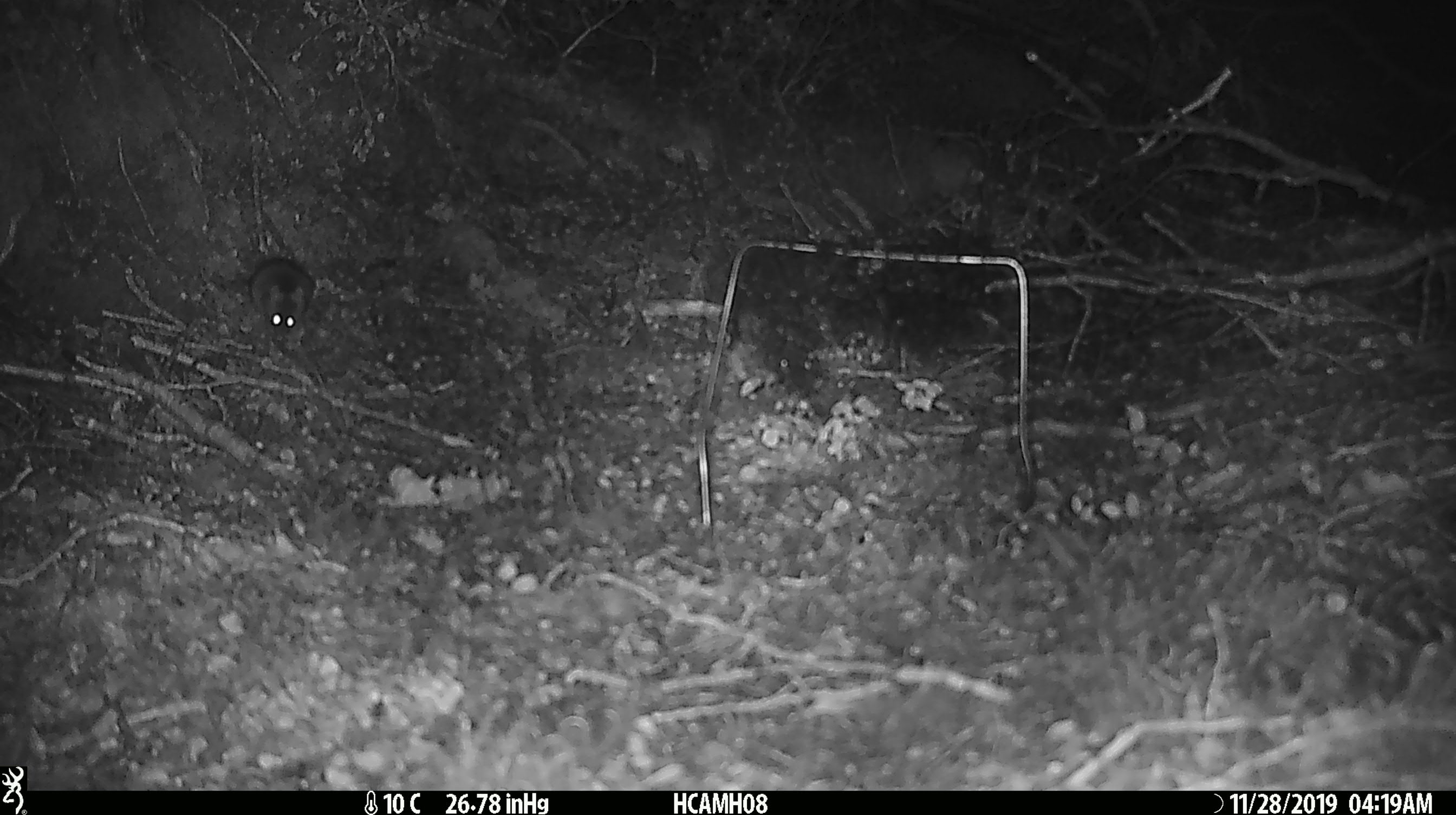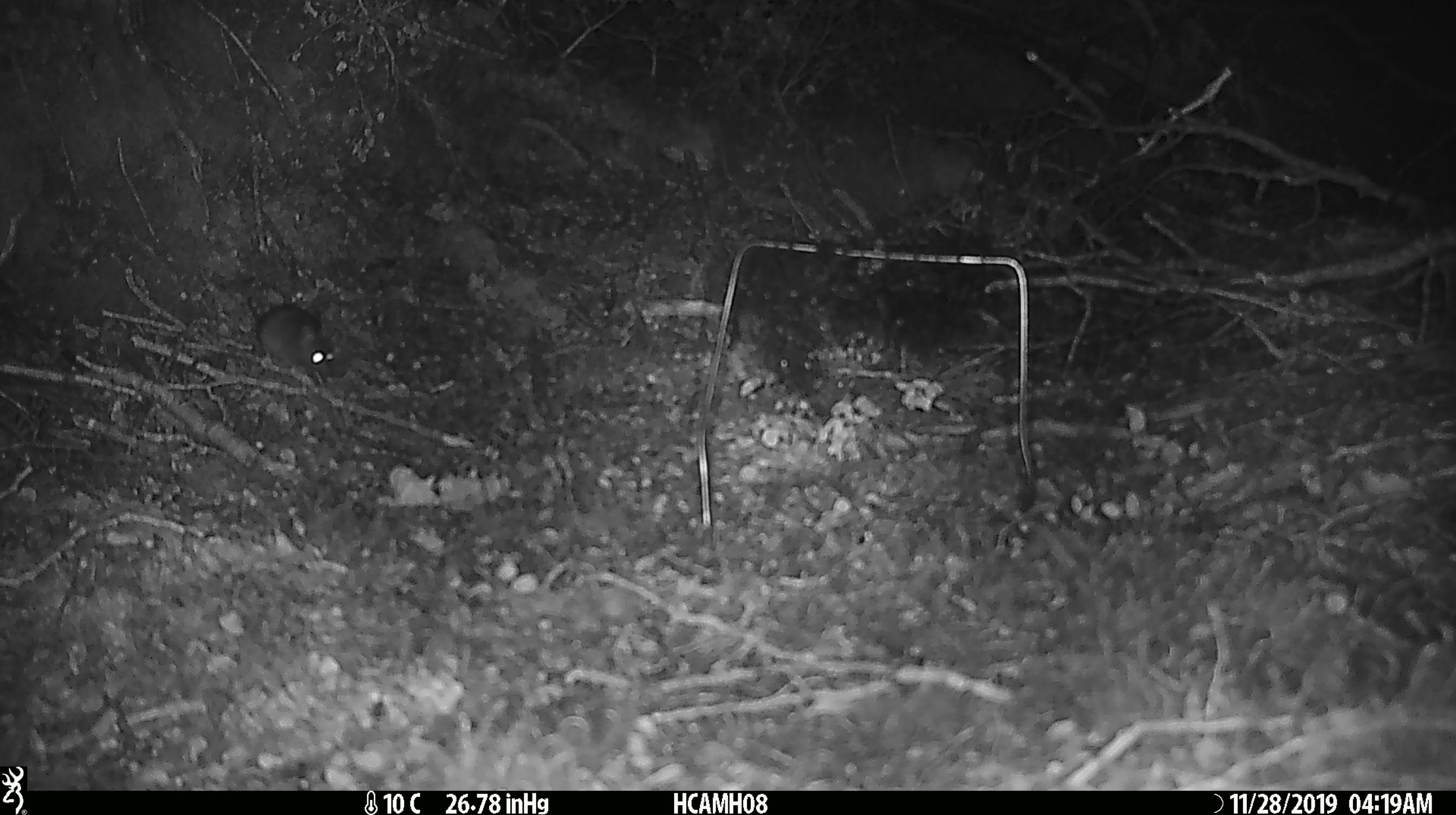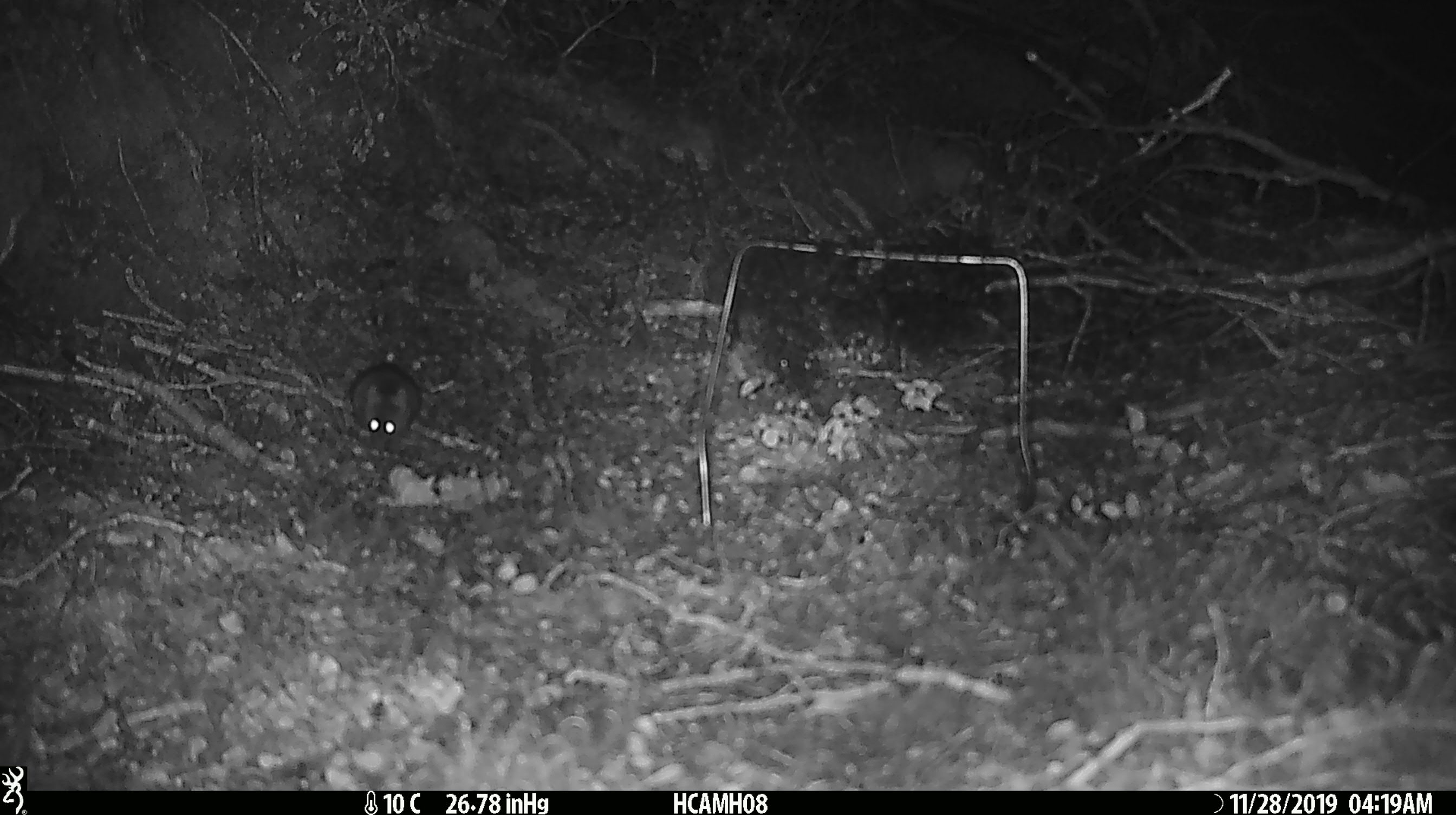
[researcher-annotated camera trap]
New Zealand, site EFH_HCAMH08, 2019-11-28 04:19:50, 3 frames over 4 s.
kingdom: Animalia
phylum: Chordata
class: Mammalia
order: Rodentia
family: Muridae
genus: Mus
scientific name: Mus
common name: mouse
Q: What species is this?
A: Mouse (Mus).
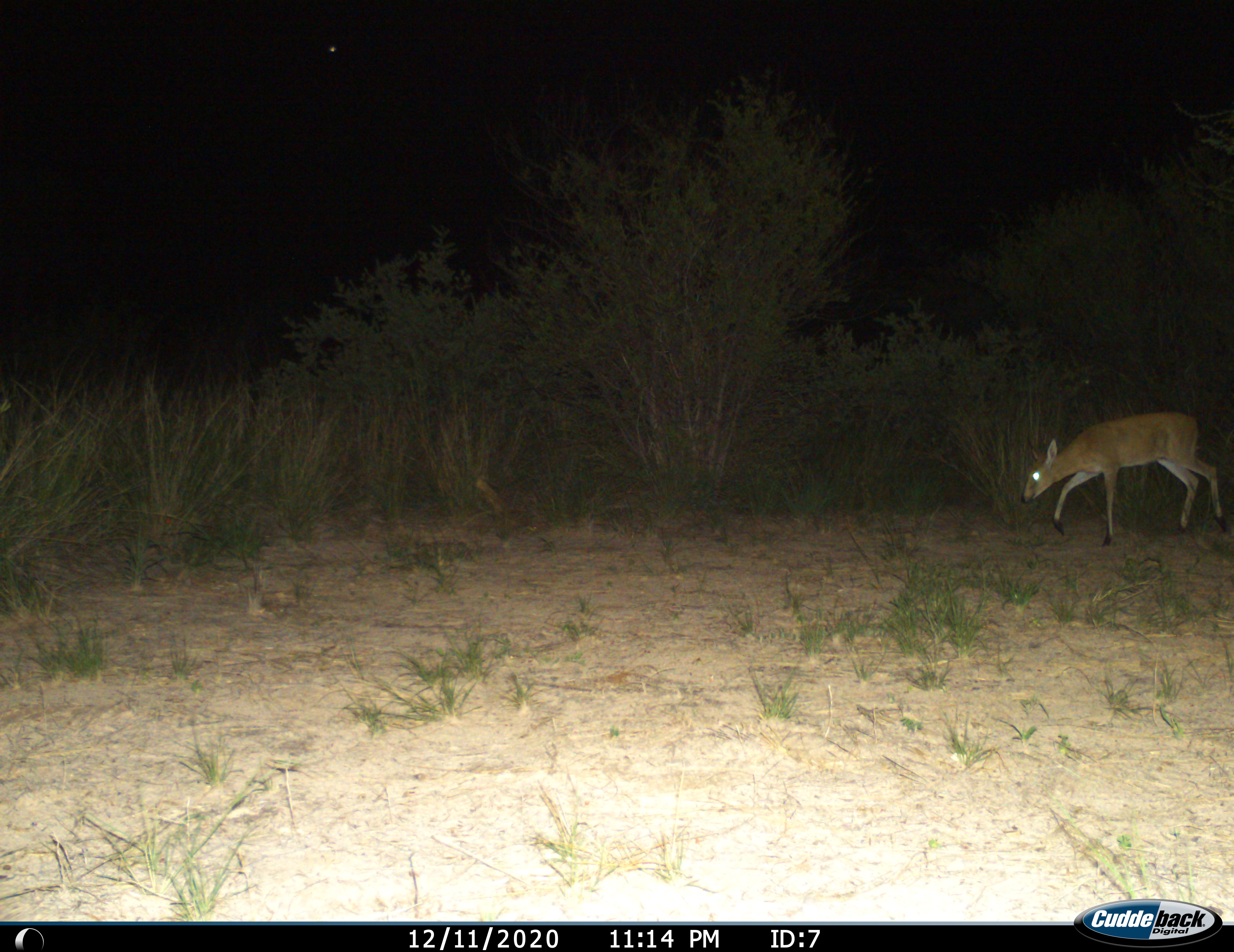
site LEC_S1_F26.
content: unidentified animal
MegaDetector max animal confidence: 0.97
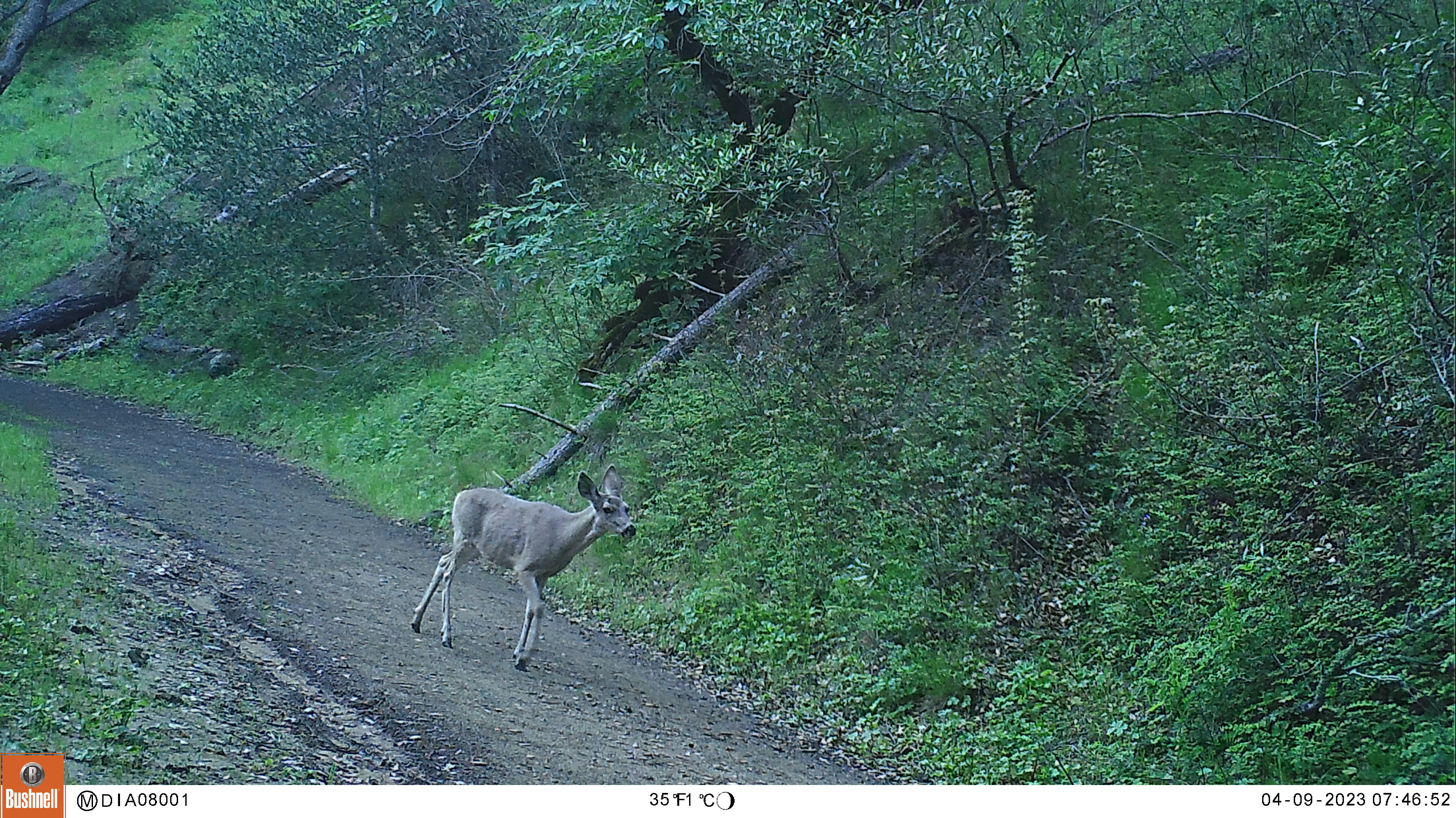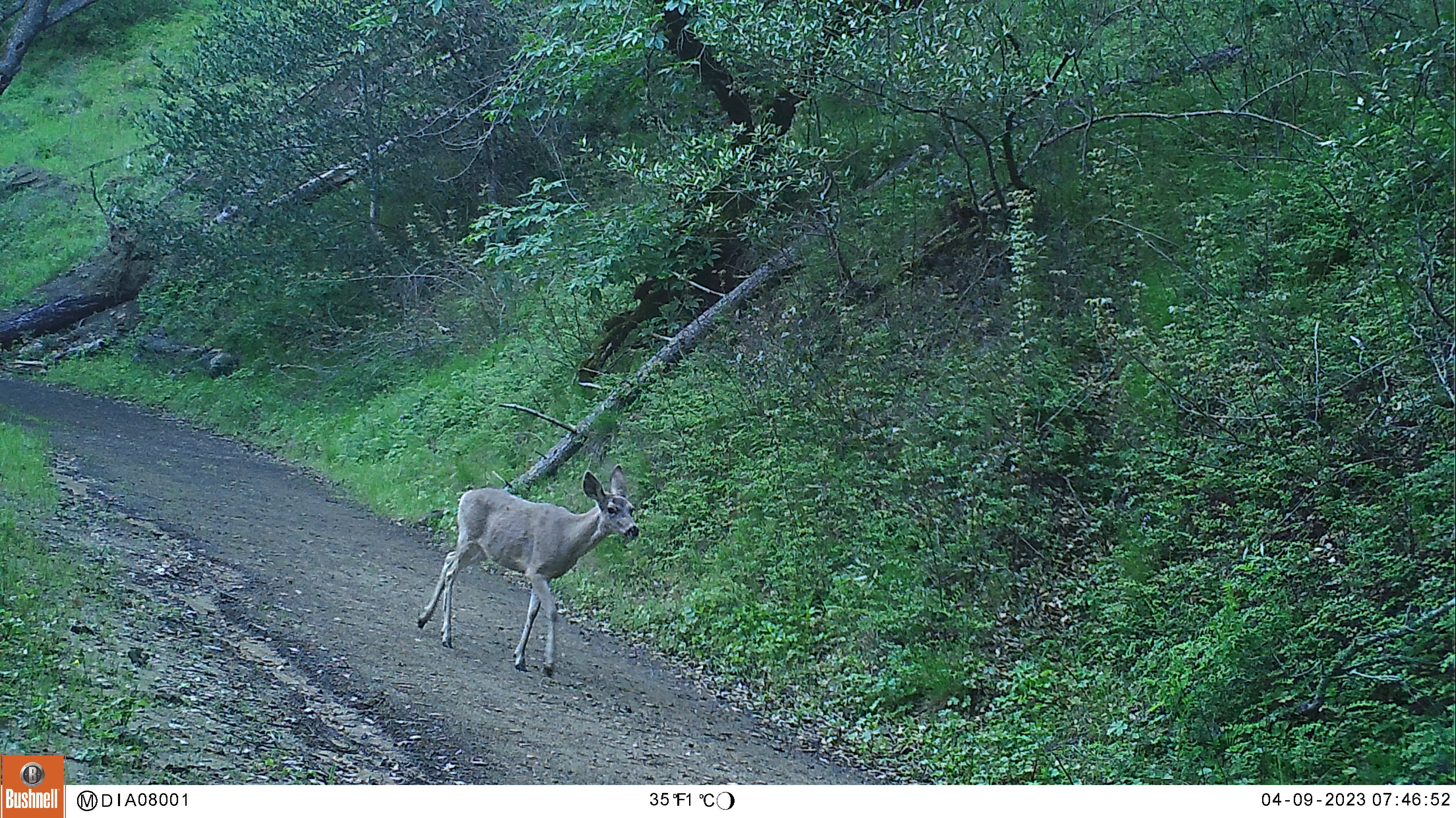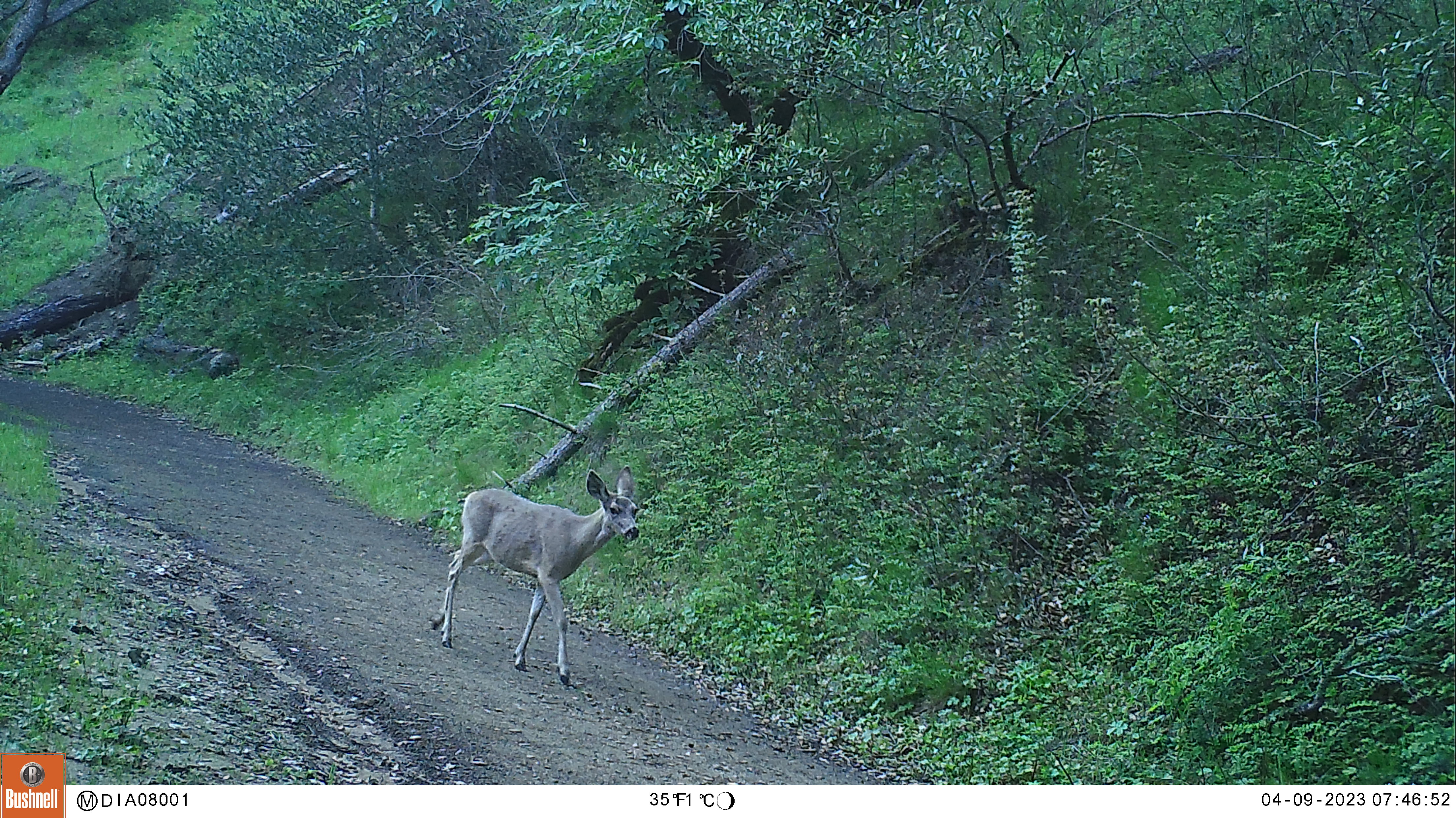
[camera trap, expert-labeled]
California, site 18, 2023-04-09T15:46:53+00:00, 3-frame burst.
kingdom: Animalia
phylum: Chordata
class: Mammalia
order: Artiodactyla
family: Cervidae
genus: Odocoileus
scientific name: Odocoileus hemionus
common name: mule deer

| WHAT IS BEING ASKED |
Keep out the pictures, and copy exactly the lines from the one that contains "site LEC_S1_F26." through the final line of the records above, both ends included.

| SOLUTION FOR THIS EXERCISE |
site LEC_S1_F26.
content: unidentified animal
MegaDetector max animal confidence: 0.97
[camera trap, expert-labeled]
California, site 18, 2023-04-09T15:46:53+00:00, 3-frame burst.
kingdom: Animalia
phylum: Chordata
class: Mammalia
order: Artiodactyla
family: Cervidae
genus: Odocoileus
scientific name: Odocoileus hemionus
common name: mule deer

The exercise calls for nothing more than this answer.